Greta aus Schweden wird eingeladen, wie es aussieht und dargestellt wird, in der ganzen Welt. Sie reist oft. Da kann man schon ein gewisses Gefühl des Besserseins entwickeln. Die Arroganz, die sich daraus entwickeln kann, wird deutlich. So bei Gretas vorgetragenen Reden, die wohl jeweils Aufführungen eines Schauspiels ähneln.

Mein Vater hatte den Ersten Weltkrieg von Anfang an bis zum Ende mitmachen müssen. Er hatte in Polen eine schwere Kriegsverletzung erlitten, einen Schuss in den Kopf. Die Kugel war unter der Schädeldecke hängengeblieben. Man hat sie nicht herausoperiert. Das war offenbar gut so. Sie blieb das gesamte Leben in seinem Kopf. Das konnte man sehen. Er wurde wieder kriegstauglich befunden und kämpfte weiter. Seinen Beruf als Kupferschmied übte er einige Jahre nach dem Krieg weiter aus. Aber dann ging es nicht mehr. Die Rente war gering. Sie war sehr gering. Wie gering, das konnte ich erst viel später aus den Unterlagen meiner Eltern ersehen. Als ich die Mittelschule besuchte, hatten meine Eltern Erziehungsbeihilfe für ihren Sohn beantragt - mehrere Jahre zu spät, aber sie wollten „den Staat nicht schädigen“. Lange hatte ich gebraucht, um sie von dieser falschen Einstellung abzubringen. Die vom Jugendamt bewilligte Erziehungsbeihilfe war dann höher als die Rente meines Vaters.

Eingekauft haben meine Eltern Milch und Butter. Meine Mutter konnte manchmal als Putzfrau aushilfsweise arbeiten. Dafür gab es Geld, sehr wenig Geld. Taschengeld habe ich niemals bekommen. Ich habe auch niemals danach gefragt. Denn ich wusste, meine Eltern hatten kein Geld. Bei uns wurde alles verwertet, alle Nahrung gegessen, alles Holz im Ofen verbrannt. Abfall gab es keinen. Selbst das Zeitungspapier wurde zerrissen und als Toilettenpapier benutzt. Heute nennt man das „nachhaltig“ leben.

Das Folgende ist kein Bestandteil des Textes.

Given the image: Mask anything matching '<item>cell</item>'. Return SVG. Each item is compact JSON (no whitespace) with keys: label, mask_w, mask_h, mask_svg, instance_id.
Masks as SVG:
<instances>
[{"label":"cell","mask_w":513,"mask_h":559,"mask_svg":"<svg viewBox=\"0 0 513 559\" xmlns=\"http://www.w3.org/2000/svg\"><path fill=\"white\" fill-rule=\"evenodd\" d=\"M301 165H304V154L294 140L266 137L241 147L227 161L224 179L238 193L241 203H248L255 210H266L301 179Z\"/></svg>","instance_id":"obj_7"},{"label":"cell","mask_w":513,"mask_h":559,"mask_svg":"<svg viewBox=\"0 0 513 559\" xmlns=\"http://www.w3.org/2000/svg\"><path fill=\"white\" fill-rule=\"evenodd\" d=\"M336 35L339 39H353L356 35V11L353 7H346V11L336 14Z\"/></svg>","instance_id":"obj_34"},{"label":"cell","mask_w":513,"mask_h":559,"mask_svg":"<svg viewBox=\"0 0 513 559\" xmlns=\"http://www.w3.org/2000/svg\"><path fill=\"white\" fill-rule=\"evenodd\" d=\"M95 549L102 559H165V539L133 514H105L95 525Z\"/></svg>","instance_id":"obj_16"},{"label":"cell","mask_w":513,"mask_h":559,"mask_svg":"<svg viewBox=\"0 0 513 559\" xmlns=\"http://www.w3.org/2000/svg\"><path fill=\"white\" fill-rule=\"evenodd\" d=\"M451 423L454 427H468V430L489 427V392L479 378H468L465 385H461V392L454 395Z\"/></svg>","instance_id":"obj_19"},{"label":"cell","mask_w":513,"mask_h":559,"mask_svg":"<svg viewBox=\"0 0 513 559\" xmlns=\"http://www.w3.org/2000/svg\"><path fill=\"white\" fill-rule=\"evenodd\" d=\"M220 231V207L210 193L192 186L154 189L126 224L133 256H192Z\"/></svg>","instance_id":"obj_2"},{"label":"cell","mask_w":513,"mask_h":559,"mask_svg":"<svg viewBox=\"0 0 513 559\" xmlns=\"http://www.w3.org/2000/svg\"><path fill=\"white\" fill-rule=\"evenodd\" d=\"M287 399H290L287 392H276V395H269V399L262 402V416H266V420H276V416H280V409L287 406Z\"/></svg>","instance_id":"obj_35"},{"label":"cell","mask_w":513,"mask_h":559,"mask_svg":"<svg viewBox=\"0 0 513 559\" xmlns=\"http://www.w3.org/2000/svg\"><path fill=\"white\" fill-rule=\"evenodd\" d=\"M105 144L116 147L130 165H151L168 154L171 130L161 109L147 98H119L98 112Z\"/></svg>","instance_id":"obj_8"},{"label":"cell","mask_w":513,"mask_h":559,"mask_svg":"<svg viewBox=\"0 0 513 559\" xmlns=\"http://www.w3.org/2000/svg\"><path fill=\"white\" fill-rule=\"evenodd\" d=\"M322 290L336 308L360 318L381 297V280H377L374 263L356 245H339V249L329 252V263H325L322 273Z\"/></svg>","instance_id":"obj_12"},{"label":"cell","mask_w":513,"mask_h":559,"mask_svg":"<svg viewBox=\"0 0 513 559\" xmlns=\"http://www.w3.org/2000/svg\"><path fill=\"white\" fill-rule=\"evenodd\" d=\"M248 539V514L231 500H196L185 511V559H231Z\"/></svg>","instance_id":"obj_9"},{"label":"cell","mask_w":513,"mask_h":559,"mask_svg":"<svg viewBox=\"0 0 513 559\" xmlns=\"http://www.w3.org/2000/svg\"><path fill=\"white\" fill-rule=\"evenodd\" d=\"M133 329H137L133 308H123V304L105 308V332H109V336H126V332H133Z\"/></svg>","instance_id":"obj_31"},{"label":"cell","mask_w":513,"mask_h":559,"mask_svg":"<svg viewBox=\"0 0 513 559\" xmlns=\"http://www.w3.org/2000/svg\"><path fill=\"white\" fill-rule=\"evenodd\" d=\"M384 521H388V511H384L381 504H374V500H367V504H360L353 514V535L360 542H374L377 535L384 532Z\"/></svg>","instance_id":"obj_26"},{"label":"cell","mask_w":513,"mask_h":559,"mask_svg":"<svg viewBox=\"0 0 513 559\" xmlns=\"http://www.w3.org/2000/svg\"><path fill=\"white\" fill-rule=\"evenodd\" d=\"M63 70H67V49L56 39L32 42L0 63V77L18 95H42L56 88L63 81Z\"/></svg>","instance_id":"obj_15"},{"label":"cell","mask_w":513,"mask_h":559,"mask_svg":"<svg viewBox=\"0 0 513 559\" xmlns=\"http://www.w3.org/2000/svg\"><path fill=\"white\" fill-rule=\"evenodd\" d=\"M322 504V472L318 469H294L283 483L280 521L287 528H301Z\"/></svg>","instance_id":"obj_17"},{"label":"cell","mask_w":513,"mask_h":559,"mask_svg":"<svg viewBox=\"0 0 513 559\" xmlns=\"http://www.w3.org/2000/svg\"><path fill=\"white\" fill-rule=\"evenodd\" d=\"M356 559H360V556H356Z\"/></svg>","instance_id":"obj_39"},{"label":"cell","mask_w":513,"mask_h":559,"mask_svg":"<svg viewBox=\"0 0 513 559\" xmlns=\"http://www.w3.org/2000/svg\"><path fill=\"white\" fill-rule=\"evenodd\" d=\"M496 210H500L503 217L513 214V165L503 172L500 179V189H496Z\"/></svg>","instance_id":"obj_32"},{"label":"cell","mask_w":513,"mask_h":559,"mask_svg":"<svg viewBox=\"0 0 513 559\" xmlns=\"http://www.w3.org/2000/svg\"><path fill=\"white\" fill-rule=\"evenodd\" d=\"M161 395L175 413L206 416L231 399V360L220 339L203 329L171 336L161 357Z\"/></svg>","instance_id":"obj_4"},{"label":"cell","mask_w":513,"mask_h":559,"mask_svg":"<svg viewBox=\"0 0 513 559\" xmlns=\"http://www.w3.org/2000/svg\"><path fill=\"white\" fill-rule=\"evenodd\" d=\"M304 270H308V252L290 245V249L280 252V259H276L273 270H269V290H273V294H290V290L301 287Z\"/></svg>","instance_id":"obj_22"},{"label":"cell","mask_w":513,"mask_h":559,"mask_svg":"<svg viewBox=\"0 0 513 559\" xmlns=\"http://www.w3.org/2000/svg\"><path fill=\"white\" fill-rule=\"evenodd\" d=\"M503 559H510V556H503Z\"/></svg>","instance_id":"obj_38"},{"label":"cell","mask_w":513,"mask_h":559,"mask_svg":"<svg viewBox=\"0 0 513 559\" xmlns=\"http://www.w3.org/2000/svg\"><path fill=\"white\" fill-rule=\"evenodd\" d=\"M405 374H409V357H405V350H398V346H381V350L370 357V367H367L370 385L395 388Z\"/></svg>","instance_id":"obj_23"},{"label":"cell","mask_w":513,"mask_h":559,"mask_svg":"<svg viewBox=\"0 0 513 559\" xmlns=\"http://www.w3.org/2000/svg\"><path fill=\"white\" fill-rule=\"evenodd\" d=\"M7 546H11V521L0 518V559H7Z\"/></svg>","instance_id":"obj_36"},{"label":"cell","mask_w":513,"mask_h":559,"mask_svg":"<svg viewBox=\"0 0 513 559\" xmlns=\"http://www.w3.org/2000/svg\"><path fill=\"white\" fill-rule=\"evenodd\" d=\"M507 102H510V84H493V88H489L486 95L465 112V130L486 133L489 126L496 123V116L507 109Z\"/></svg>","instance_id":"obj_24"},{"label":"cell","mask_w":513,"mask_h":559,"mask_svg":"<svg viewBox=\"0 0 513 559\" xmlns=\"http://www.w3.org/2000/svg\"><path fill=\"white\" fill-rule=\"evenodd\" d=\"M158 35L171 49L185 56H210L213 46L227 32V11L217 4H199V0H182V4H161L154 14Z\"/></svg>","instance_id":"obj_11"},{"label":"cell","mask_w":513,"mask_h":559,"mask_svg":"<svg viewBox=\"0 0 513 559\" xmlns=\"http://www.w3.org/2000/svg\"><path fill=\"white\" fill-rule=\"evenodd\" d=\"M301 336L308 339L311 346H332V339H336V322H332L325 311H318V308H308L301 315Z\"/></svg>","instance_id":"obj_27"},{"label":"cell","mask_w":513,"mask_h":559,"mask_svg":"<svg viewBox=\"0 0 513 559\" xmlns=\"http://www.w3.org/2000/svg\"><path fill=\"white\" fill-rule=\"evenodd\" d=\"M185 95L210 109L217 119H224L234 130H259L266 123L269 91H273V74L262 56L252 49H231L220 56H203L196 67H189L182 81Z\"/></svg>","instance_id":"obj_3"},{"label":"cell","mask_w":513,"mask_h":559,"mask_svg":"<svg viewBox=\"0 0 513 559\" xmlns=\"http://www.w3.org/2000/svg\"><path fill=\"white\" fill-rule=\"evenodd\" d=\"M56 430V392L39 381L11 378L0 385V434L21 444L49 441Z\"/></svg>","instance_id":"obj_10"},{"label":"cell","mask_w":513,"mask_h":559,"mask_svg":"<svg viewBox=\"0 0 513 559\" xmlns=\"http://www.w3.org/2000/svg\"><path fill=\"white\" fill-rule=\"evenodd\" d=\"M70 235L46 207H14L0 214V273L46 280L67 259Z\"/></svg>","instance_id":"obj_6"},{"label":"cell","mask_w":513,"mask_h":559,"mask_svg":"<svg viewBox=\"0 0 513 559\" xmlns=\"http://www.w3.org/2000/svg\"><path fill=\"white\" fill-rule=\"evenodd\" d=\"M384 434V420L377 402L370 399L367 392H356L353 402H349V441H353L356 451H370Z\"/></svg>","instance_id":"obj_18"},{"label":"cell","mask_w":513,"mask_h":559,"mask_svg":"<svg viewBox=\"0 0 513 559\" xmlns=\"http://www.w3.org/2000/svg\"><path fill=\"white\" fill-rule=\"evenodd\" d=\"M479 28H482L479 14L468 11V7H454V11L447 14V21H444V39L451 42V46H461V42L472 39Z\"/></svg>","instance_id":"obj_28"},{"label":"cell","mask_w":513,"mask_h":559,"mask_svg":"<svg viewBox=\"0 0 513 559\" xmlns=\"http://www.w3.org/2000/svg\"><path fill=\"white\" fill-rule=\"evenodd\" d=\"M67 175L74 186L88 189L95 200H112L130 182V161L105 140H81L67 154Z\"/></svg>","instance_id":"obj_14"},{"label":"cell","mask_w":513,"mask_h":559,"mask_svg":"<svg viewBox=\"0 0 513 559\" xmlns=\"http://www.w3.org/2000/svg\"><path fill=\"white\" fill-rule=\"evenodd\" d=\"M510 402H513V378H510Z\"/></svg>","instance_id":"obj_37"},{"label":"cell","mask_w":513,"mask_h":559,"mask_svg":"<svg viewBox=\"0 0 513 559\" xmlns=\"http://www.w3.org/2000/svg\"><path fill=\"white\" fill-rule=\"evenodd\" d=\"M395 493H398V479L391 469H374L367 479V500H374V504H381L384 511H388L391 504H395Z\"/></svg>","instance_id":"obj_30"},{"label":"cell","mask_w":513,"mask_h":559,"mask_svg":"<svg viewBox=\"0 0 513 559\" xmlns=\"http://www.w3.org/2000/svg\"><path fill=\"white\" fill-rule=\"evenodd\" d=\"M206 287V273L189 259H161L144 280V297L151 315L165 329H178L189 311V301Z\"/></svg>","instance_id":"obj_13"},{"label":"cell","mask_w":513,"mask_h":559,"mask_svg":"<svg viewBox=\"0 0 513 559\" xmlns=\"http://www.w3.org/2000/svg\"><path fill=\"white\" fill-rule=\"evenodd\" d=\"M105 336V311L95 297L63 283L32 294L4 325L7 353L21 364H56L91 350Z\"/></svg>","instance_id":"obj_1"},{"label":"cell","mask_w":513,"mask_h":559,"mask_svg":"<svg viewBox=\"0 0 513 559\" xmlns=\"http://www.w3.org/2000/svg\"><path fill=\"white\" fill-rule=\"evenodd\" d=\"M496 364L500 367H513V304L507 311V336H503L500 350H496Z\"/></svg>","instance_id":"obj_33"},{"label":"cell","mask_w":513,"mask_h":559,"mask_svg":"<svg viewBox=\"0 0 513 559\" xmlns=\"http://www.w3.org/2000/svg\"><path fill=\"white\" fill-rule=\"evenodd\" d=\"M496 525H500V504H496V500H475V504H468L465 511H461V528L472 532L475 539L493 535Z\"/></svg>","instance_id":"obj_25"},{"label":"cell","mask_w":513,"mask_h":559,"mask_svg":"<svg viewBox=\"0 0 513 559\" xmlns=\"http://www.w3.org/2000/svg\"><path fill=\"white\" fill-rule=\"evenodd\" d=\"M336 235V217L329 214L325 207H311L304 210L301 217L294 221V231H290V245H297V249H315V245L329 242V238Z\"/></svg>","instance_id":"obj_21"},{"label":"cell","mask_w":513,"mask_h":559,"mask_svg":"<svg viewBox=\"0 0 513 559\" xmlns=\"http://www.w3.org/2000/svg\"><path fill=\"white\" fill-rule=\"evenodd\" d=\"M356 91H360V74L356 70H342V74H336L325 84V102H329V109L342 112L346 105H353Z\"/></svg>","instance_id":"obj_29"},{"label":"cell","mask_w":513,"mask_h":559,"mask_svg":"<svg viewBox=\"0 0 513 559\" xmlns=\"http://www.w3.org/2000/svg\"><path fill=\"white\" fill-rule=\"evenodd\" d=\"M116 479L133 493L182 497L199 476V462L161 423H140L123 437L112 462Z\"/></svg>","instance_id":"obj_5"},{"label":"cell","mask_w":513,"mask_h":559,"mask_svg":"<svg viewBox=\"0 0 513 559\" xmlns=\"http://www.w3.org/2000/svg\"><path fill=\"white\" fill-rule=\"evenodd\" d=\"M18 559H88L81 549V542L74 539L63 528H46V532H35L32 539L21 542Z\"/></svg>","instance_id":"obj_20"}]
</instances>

Vielleicht wollen Greta und ihr junger Anhang auch nachhaltig leben, vielleicht später mal. Derzeit lebt Greta im Luxus, für mich damals unvorstellbar. Aber wie kann jemand so unverfroren dumm sein – oder von den Eltern so programmiert werden -, den Vorwurf auszusprechen, die Älteren hätten ihre Kindheit zerstört? Und – Greta wird beklatscht, bejubelt.

Auf das Gymnasium konnten mich meine Eltern nicht schicken. Der Lehrer hatte gesagt, dass dies keinen Zweck hätte. Wer sollte Nachhilfe bezahlen? Nachhilfe wäre wohl nicht notwendig gewesen. Ich hatte schon in der Grundschule den anderen aus meiner Klasse bei den Aufgaben geholfen und ihnen vieles erklären können. Diese Klassenkameraden mit gut aufgestellten Eltern haben dann das Gymnasium besucht. Später habe ich mit Nachhilfe etwas Geld verdient. Mich hat sehr viel von dem interessiert, was in der Schule gelehrt wurde – und ich habe aufgepasst. Das Gymnasium war unerreichbar gewesen. Meine Eltern mussten dem Grundschullehrer glauben. Mit 16 Jahren hatte ich den Traum, einmal an die Alpen zu kommen und in den Schnee, vom dem die anderen erzählten und wie sie Ski gefahren sind. Aber richtig geglaubt hatte ich nicht daran, dass ich die Welt einmal bereisen könnte. Das war außerhalb meiner Vorstellung. Es hat sich zum Glück anders entwickelt.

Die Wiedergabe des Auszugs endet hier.